Non è una crisi di capitale ma di civiltà!
Come vado dicendo da luglio, il capitale industriale regge. Non solo per il boom di export tedesco in cina, che coinvolge i fornitori italiani, ma anche per il boom dell'export itlaiano in cina e in altre aree, specie angolosassoni. Quel che sta avvenendo con il lockdown è una guerra tra capitale industriale e capitale commerciale (almeno i suoi residui), volta ad aumentare il peso sul pil del capitale induistrale, erososi a partire dalla crisi degli anni settanta. Ora il capitale industriale si riprende il suo ruolo. Persino l'industria al sud ha retto e ha perso meno del nord Ovest.

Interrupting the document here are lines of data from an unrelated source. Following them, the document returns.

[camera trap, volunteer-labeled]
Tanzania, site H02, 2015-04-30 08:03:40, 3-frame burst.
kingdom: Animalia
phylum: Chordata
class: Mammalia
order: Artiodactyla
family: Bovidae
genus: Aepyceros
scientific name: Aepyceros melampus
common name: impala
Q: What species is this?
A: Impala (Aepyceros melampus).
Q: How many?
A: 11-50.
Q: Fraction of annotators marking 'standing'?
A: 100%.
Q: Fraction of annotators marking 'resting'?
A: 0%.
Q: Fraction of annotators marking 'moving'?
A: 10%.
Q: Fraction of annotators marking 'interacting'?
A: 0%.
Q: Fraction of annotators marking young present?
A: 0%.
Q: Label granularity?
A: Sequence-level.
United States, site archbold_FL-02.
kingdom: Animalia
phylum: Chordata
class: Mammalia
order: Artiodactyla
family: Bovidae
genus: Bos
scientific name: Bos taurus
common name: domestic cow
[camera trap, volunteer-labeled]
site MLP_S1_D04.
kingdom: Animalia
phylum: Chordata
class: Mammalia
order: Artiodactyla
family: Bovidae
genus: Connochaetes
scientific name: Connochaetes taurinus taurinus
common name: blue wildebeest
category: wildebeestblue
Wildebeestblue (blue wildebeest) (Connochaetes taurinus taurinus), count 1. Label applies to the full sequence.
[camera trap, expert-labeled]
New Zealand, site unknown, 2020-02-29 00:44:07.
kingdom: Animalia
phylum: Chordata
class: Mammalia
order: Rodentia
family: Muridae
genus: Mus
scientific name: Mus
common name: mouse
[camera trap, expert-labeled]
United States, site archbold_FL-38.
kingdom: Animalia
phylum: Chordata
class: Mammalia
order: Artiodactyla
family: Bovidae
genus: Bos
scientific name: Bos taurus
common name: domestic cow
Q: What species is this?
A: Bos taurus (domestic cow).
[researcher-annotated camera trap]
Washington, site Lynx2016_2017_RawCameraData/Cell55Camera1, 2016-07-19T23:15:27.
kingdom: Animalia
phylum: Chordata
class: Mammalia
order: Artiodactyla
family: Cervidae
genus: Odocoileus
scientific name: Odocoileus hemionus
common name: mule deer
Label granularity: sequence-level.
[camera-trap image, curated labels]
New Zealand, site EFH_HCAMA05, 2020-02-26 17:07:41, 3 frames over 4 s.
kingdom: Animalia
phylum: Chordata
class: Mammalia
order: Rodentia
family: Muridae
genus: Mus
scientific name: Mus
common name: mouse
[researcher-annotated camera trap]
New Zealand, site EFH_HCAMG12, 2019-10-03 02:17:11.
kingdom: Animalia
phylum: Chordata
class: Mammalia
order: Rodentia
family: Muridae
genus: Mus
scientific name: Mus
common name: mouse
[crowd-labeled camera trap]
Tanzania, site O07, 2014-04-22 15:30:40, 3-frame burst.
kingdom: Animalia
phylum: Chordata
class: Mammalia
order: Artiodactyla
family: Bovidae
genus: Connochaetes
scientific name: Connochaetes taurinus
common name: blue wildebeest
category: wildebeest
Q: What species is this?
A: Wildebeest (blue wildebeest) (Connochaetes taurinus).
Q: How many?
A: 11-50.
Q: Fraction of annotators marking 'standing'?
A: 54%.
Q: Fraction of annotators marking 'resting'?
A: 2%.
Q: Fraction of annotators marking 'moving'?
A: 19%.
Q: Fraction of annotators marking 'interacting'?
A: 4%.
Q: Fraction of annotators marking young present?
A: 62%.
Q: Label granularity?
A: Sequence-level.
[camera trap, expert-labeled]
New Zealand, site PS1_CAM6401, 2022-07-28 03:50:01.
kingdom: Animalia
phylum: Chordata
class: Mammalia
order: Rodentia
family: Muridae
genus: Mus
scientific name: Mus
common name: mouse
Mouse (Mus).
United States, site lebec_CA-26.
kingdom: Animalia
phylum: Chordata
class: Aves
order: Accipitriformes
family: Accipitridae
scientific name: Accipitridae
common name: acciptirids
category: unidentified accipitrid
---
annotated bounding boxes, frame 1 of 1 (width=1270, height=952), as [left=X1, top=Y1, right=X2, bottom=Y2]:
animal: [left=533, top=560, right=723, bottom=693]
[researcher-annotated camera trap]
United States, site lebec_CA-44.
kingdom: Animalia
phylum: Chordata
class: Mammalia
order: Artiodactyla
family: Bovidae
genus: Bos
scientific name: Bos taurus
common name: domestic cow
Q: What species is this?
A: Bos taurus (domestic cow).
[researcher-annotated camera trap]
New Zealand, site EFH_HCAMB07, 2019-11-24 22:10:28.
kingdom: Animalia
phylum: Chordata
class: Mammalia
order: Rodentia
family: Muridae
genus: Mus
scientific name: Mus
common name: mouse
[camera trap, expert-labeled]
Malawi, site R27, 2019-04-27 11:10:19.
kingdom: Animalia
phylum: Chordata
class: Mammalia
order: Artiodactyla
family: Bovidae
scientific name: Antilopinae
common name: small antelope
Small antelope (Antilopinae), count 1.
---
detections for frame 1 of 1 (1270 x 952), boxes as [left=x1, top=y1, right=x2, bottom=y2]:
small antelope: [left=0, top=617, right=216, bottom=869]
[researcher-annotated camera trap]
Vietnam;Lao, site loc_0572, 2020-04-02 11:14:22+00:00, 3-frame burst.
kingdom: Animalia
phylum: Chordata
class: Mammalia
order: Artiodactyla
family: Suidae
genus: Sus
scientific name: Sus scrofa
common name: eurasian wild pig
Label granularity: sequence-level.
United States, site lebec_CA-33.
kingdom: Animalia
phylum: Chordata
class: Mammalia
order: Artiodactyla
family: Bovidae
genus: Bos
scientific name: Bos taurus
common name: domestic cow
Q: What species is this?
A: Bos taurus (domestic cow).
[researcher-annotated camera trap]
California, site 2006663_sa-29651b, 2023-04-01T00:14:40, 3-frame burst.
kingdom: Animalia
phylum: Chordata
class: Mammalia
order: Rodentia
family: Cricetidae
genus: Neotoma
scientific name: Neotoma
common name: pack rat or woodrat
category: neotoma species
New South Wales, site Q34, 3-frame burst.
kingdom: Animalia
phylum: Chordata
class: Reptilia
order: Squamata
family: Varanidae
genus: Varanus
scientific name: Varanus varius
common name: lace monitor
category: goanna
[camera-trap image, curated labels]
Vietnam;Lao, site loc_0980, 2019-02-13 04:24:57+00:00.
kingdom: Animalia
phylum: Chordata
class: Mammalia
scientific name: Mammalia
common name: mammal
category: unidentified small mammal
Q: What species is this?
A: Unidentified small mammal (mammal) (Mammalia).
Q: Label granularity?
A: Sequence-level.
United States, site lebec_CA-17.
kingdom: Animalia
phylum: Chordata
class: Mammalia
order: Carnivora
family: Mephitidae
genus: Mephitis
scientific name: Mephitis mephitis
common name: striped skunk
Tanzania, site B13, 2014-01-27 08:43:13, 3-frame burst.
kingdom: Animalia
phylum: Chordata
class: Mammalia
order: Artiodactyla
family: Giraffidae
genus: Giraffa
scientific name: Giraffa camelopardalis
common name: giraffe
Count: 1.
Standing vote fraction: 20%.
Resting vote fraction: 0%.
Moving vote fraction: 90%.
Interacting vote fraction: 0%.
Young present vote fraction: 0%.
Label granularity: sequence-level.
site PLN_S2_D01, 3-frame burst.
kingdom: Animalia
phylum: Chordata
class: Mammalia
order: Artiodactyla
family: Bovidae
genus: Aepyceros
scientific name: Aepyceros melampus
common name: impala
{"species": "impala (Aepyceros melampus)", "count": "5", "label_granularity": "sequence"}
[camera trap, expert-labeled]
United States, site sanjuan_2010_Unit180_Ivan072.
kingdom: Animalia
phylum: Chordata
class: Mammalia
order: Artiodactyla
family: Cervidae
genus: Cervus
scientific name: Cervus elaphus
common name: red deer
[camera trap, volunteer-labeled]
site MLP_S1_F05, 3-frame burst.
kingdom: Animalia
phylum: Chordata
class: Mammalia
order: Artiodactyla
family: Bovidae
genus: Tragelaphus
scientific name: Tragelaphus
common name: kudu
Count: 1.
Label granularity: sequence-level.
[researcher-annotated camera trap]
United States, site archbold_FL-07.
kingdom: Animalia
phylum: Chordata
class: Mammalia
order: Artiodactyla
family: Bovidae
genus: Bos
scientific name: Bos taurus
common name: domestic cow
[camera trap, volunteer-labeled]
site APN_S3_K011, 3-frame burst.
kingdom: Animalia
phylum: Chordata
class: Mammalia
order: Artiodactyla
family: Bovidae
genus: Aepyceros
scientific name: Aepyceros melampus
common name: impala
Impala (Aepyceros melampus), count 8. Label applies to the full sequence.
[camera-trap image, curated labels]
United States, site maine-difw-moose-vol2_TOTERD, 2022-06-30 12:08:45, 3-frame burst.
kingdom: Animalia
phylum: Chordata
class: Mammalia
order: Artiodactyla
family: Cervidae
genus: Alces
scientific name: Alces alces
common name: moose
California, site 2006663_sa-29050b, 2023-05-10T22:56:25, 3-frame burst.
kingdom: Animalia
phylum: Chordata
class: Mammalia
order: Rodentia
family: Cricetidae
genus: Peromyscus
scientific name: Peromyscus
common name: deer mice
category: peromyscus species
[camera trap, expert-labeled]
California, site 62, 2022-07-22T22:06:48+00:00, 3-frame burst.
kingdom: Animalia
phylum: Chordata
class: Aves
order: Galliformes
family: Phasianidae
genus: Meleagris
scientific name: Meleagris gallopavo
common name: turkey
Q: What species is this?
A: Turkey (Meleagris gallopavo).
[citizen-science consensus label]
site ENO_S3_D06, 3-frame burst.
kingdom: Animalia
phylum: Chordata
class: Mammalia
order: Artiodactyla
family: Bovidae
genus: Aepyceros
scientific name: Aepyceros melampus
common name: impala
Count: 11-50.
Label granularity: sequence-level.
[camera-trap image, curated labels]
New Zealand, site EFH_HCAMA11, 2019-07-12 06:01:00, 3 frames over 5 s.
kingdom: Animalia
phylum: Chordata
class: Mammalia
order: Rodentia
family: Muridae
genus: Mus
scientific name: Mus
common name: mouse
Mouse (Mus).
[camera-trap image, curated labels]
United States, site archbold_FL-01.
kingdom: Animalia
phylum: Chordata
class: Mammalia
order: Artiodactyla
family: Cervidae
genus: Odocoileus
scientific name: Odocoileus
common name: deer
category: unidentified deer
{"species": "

Ebbene, vedo le prime pagine dei giornali, mi basta il titolo e sempre più sono dell'idea che in Occidente il capitale ha perso la cinquantennale guerra al salario. Schumpeter non è solo quello della distruzione creativa, ma dell'innovazione, della creazione di nuovi prodotti e mercati, quello dello "sblocco" della valorizzazione del capitale. Ora c'è una massa enorme di miseria. Vedo oggi il sole 24 ore, Germania e Giappone si riprendono grazie alla domanda cinese, gli Usa vanno sempre più a debito. Non ci sedemmo dalla parte del torto, ma della ragione, smarrita da decenni dalle nostre parti. Prima ancora di crisi del capitale, è una crisi di civiltà. E siccome penso che il nostro Paese ha sempre espresso livelli culturali alti, anche e soprattutto in tempi bui, non mollo. L'altro giorno ho letto un pezzo del '93 di Contropiano, quando era ancora giornale (io incominciai a scrivere su questo giornale nel '96). Lucidissimo, su Italia ed Europa gli unici che avevano capito tutto. E sono comunisti, perseguitati, controllati. Hanno perso tanto. Ma non l'acume. E io apprezzo chi ha acume. Il resto non mi importa.